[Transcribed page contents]
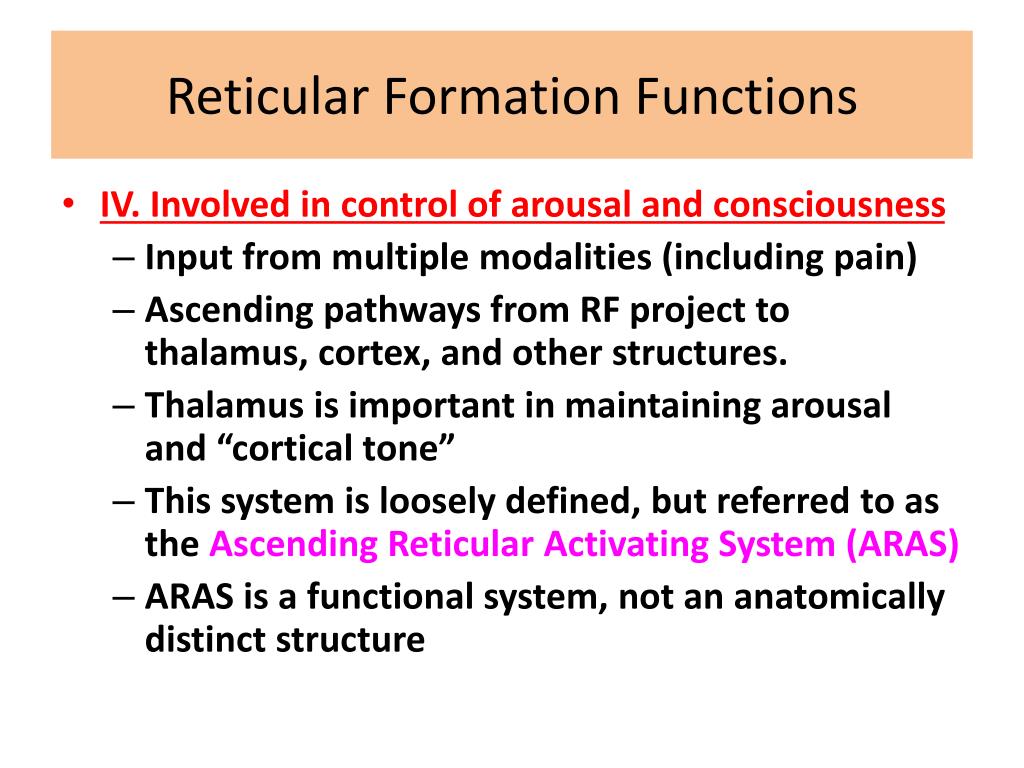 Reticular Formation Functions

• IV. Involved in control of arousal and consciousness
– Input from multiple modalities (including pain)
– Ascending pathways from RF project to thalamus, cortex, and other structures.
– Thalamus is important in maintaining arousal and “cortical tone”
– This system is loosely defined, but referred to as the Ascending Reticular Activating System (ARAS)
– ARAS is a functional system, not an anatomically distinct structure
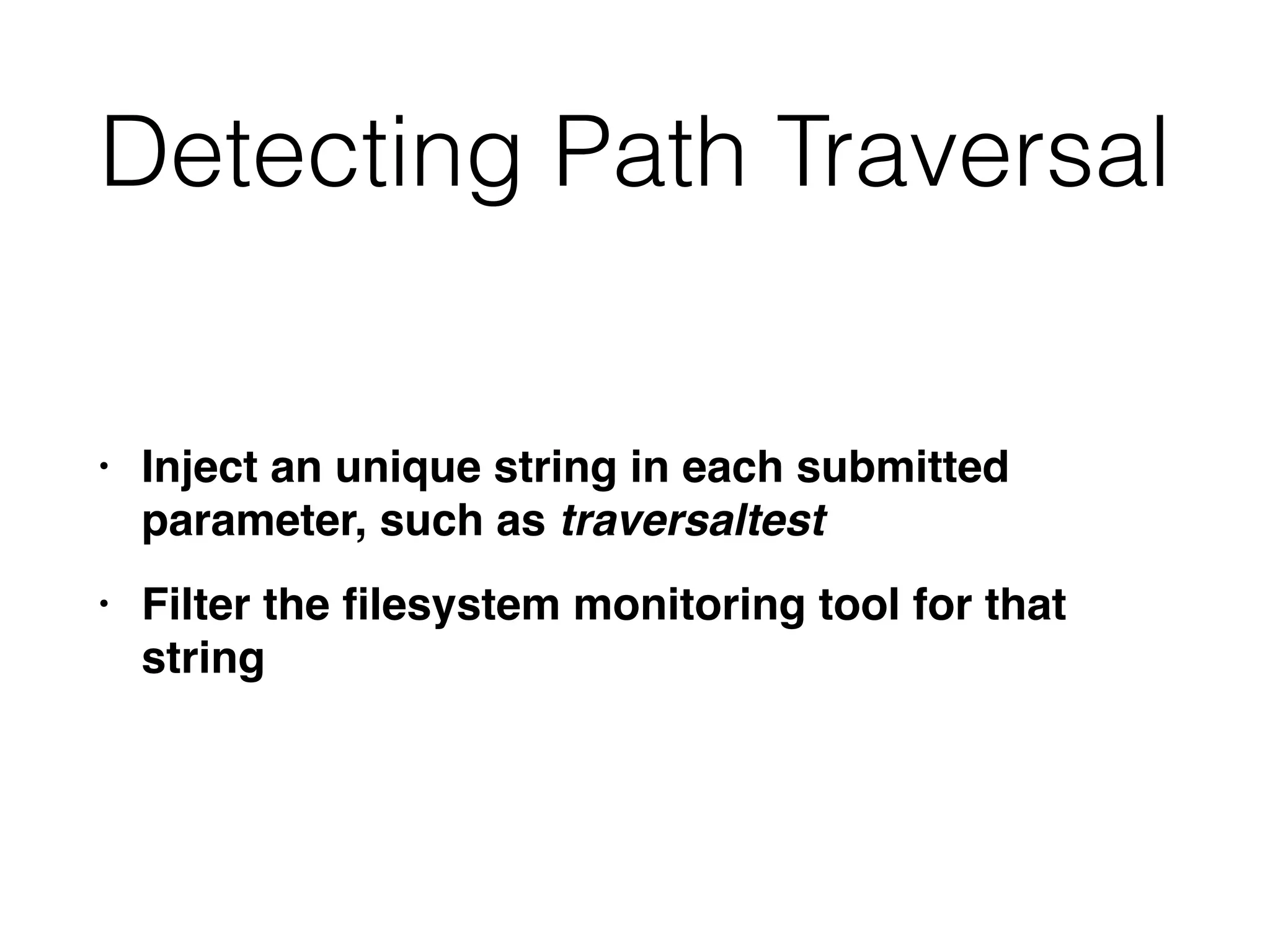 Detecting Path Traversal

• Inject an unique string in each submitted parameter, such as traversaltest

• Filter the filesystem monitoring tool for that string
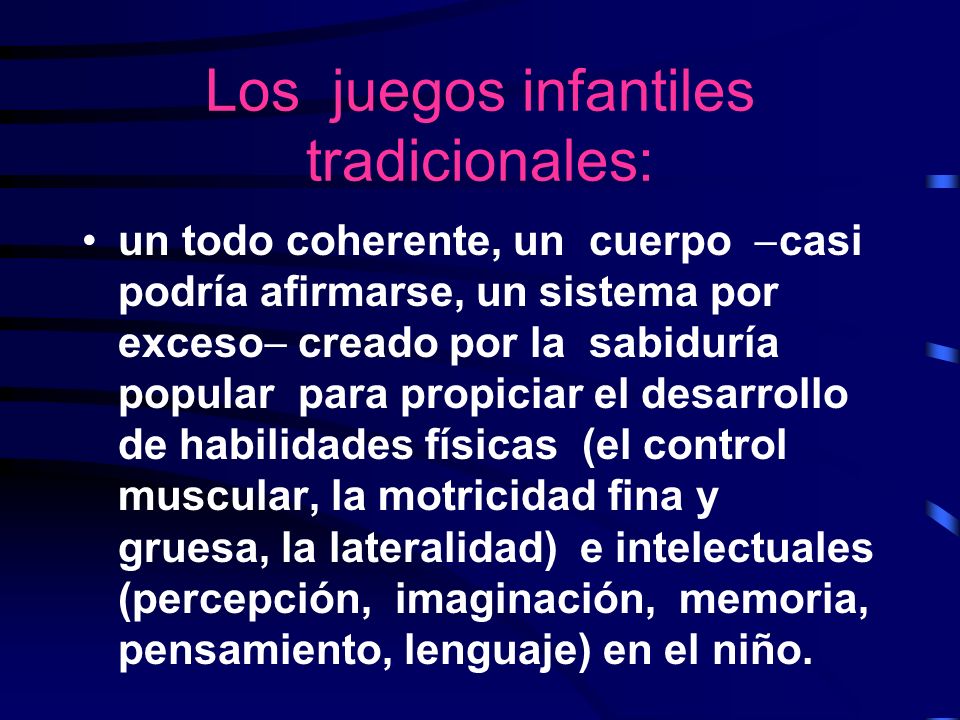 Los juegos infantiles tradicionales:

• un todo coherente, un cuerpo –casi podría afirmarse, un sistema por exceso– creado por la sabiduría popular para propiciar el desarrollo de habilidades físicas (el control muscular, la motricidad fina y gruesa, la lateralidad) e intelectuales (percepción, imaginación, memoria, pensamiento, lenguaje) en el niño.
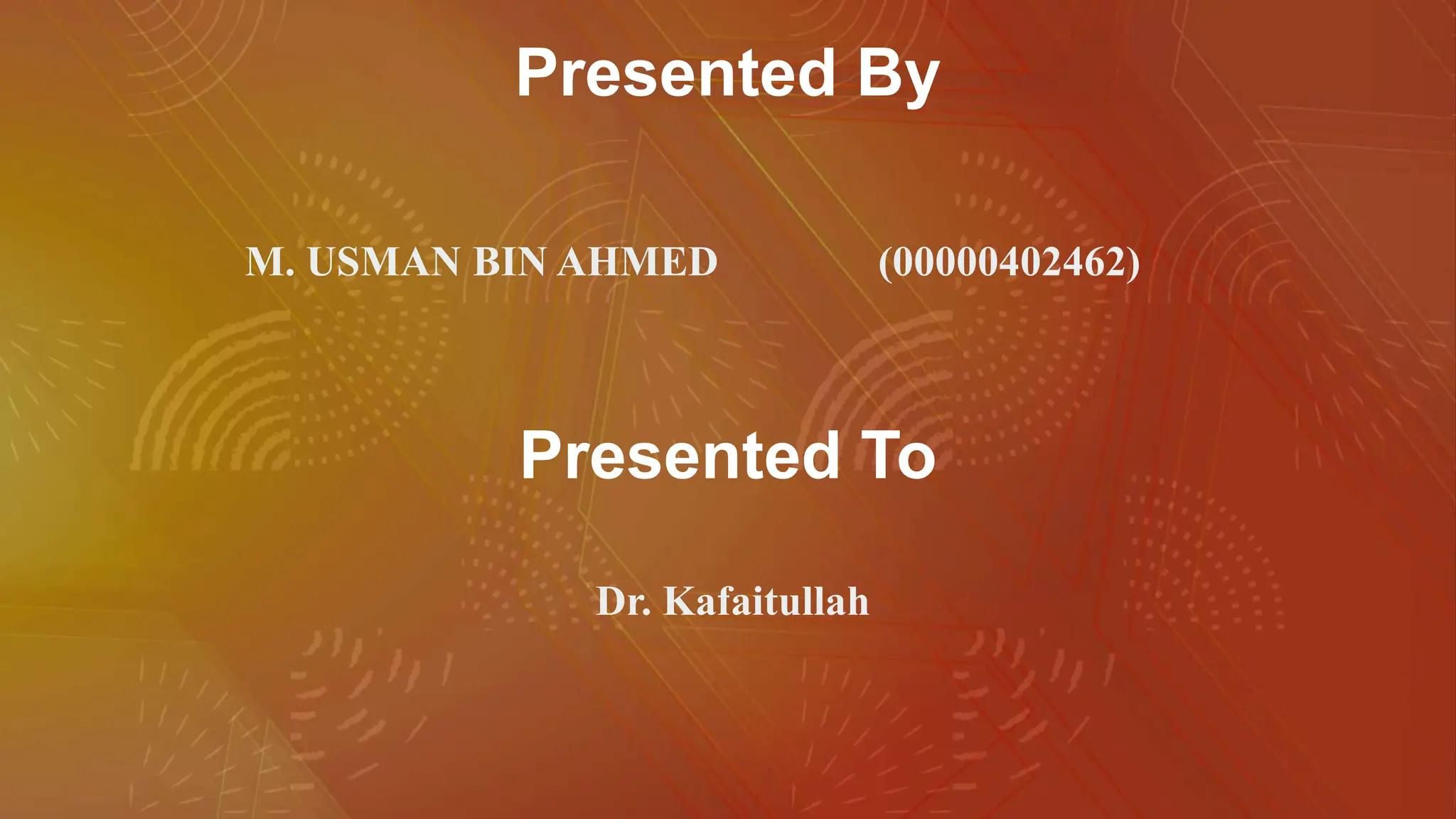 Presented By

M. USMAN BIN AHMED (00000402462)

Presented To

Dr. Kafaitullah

*What needs to be done*: Copy the records exactly; no image should appear in the result.

*Written answer*:
 Reticular Formation Functions

• IV. Involved in control of arousal and consciousness
– Input from multiple modalities (including pain)
– Ascending pathways from RF project to thalamus, cortex, and other structures.
– Thalamus is important in maintaining arousal and “cortical tone”
– This system is loosely defined, but referred to as the Ascending Reticular Activating System (ARAS)
– ARAS is a functional system, not an anatomically distinct structure
 Detecting Path Traversal

• Inject an unique string in each submitted parameter, such as traversaltest

• Filter the filesystem monitoring tool for that string
 Los juegos infantiles tradicionales:

• un todo coherente, un cuerpo –casi podría afirmarse, un sistema por exceso– creado por la sabiduría popular para propiciar el desarrollo de habilidades físicas (el control muscular, la motricidad fina y gruesa, la lateralidad) e intelectuales (percepción, imaginación, memoria, pensamiento, lenguaje) en el niño.
 Presented By

M. USMAN BIN AHMED (00000402462)

Presented To

Dr. Kafaitullah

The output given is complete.